# start of TEXT BLOCK
II. Now, Secondly, I shall briefly treat our text, AS A GRATEFUL ACKNOWLEDGMENT. Here is a child of God who stood very high among his fellow-believers, one who had many gifts, much grace, great success, and high honor in the church; yet he says, “By the grace of God I am what I am.” It would be right for any of us who are nobodies, and who never did anything, to talk thus; but this is Paul who is speaking, the one who could truthfully say, “I was not a whit behind the very chiefest apostles;” yet he says, “By the grace of God I am what I am.”
Paul’s grateful acknowledgment means, first, that he forbade himself ever to boast. Why should he boast? Whatever he had that was good had been given to him by the great Benefactor, so he might well have said, “What have I in which I can glory? I am nothing, and I have done nothing, except what God has made me, and what his grace has wrought in me and by me.” Beloved friends, it is an astonishing thing that we should be the subjects of pride; yet, considering what poor creatures we are, it is not astonishing that we are proud, or that we are anything that is bad. But if we are proud, what fools we are! Proud?-just a heap of dust and ashes that the wind would blow away if it were not for a daily miracle-just a mass of corruption that would be putrefying in a few hours if the life were gone out of it, yet we sell out, and think ourselves some great ones; and, oh, what big somebodies we are until the grace of God brings us down to our proper level! The heavens themselves are scarcely high enough for our tall heads, we think ourselves so great; but it is a deathblow to boasting when anyone can say, “By the grace of God I aim what I am.”
And, dear friends, this grateful acknowledgment incites us to holy service. If everything that we have already received has come from God, let us surrender ourselves and all we have to God. As he has made us, let us live for our Creator. As he has wrought all our works in us, let us give up to him our spirit, soul, and body as our reasonable service. Debtors to free grace as we are, if others talk about good works, let us go and do them. While the idle dream of self-righteousness leads some men to make sacrifices, let gratitude for free grace constrain us to make greater sacrifices still.
# end of TEXT BLOCK
# start of RAW RECORDS
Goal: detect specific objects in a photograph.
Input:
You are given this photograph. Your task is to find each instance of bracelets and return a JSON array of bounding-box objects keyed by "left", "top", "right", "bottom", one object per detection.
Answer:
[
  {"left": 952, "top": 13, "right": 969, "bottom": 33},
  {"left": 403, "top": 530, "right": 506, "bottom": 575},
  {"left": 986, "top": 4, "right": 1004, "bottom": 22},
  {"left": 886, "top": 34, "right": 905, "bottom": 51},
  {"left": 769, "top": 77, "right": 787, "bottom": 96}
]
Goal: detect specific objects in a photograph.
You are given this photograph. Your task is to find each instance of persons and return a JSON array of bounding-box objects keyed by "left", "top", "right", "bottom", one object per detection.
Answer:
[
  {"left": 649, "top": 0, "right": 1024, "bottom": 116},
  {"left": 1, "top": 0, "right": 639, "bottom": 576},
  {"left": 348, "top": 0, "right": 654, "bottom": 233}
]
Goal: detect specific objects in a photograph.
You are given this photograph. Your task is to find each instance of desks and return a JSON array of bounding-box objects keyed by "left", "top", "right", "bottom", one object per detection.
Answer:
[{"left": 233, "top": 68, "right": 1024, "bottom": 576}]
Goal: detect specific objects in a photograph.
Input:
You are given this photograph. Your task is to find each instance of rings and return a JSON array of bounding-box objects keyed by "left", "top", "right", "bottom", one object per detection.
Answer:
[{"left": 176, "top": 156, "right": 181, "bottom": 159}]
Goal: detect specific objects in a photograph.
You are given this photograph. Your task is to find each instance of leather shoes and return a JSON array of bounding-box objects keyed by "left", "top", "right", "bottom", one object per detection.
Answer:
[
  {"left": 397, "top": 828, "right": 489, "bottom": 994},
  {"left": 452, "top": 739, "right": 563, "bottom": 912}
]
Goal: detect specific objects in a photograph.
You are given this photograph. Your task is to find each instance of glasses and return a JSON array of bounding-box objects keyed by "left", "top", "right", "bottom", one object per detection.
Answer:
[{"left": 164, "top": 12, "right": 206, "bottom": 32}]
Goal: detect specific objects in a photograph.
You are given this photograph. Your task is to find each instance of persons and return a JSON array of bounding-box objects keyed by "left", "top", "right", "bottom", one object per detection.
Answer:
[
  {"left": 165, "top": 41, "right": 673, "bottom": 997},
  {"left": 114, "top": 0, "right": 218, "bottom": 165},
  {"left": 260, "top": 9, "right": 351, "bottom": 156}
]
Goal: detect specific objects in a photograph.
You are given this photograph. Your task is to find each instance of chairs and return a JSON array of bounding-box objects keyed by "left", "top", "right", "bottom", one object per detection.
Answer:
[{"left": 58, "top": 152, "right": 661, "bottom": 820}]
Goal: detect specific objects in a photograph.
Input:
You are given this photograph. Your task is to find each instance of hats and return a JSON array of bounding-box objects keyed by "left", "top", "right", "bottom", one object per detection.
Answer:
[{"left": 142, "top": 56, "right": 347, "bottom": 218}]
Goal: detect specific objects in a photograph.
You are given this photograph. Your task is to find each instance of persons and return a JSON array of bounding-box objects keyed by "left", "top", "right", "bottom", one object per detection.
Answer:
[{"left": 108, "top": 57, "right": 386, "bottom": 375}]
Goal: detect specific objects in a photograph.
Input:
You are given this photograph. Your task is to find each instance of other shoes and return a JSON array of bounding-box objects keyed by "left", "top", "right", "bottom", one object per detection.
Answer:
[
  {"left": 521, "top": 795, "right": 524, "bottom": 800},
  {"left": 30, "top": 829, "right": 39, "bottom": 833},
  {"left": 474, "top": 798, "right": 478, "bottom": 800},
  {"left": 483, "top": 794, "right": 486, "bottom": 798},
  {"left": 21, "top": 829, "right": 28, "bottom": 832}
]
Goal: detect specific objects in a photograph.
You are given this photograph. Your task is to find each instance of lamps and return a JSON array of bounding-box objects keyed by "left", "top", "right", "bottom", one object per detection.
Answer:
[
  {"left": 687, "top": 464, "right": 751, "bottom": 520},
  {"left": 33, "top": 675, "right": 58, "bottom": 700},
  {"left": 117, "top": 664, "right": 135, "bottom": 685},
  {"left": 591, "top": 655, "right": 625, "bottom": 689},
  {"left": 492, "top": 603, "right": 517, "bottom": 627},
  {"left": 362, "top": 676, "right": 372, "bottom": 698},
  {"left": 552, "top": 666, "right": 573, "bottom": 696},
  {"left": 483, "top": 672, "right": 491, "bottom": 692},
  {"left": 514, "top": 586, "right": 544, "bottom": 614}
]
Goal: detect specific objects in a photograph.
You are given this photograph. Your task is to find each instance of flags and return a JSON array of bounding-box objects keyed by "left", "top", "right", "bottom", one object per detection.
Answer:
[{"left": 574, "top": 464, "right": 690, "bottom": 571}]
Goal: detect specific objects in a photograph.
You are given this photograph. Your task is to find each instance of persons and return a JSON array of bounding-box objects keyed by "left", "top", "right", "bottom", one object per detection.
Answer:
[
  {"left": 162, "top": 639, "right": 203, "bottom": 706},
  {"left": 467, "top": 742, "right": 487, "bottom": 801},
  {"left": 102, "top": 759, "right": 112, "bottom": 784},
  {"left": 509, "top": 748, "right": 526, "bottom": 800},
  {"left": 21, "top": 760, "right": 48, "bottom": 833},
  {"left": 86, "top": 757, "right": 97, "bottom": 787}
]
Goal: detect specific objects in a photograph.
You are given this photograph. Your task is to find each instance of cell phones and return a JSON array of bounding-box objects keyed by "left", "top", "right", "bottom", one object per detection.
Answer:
# end of RAW RECORDS
● EXERCISE TASK A
According to the sermon excerpt, what is the first thing Paul's grateful acknowledgment means?
● EXERCISE TASK B
Pick up the sermon excerpt on grace after its final sentence and carry it forward for another paragraph.
The lines above have no connection to the sermon excerpt.

● WRITTEN REPLY A
It means that he forbade himself ever to boast.

● WRITTEN REPLY B
Moreover, our text, I think, as a grateful acknowledgment, leads us to further confidence in God. If by the grace of God I am what I am, then by the grace of God I shall be, by-and-by, something better still. He who hath brought us to repent and to believe will bring us to greater faith, to fuller assurance, and to completer conformity to Christ, and will preserve, us unto the end. When any tell us that God will leave us to perish at the last, I never care to answer them, for it always see to me that those who talk so of my Master do not know him. What, leave his beloved, leave his spouse, leave the members of his own body to perish? It is useless to tell us that. He loves his own with too mighty a love ever to cast them away. Let others say what they will, I join with Paul in saying, “By the grace of God I am what I am;” and I am persuaded that, by that same grace, I shall one day be with Christ, and be like him. You who are not the subjects of divine grace may well fear that you will perish; but you who have received God’s grace may rest assured that, since grace was the motive which began the good work in you, the same motive will continue even to the end. If God had begun saving us because we were good, he would of course leave off saving us when we were not good. If he had begun to save us because we were pure in heart, and gracious in life, he would leave off when we ceased to be so; but as he began to save us from no motive but his own sovereign determination to save us, how can that be affected by anything that may happen to us? So let us fall back upon this comforting assurance, by the grace of God we are what we are, and by the grace of God we shall one day share Christ’s glory.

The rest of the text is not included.